In this mindset, it becomes about what the system leader needs, when it needs to be about what the individual needs. The job of systems leaders should be to unleash people’s greatest potential. Instead, however, we tend to categorize and constrain people — telling them what they are and are not capable of. The truth is people often need to have their potential reflected back to them, which is best done by giving them increasing responsibility.

“Systems are intended to serve the masses. How does citizens in charge work at scale?”

This is the industrial era mindset in which systems need to be rigid for delivering standardized production at scale. Complex adaptive systems give us a different model of scale to consider.

At BIF, we believe in purposeful networks — individuals organizing together in meaningful ways to create value. Not unlike what we see in Dallas right now:


I believe that purposeful networks serve as the basis for complex adaptive systems. To some extent, this notion of purposeful networks is a simplified business model wherein the key capabilities are community assets and people. If a business model is a network of capabilities (people, processes, and technologies) organized to deliver and capture value, a system is a network of business models organized to do this at scale. The same concept applies to purposeful networks.

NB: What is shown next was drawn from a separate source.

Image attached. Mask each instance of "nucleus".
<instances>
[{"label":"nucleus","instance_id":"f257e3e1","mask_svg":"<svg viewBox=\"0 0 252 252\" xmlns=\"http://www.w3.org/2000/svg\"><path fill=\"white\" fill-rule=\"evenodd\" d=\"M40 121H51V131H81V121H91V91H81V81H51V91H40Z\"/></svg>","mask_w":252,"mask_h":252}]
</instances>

More interestingly is the value created by a system comprised of purposeful networks. Imagine how dynamic it is when the system is real people interacting with other real people, gathering feedback, learning, and adapting. Imagine how flexible it is because it is decentralized and more capable of changing on demand and in real time. Imagine how customized it is, each node capable of responding to diverse and unique needs.

System leaders understand that personal agency is the keystone to positive outcomes in health, education, and civic engagement. But, as my favorite proverb goes:

To know and not to act is not to know.

In order to deliver on the promise of agency, system leaders need to think, and act, differently. They need to organize differently, giving citizens leading roles in service design and delivery. Not only will the system benefit from their elegant solutions, it will benefit from the new found agency, personal power, and networks catalyzed by citizens in charge.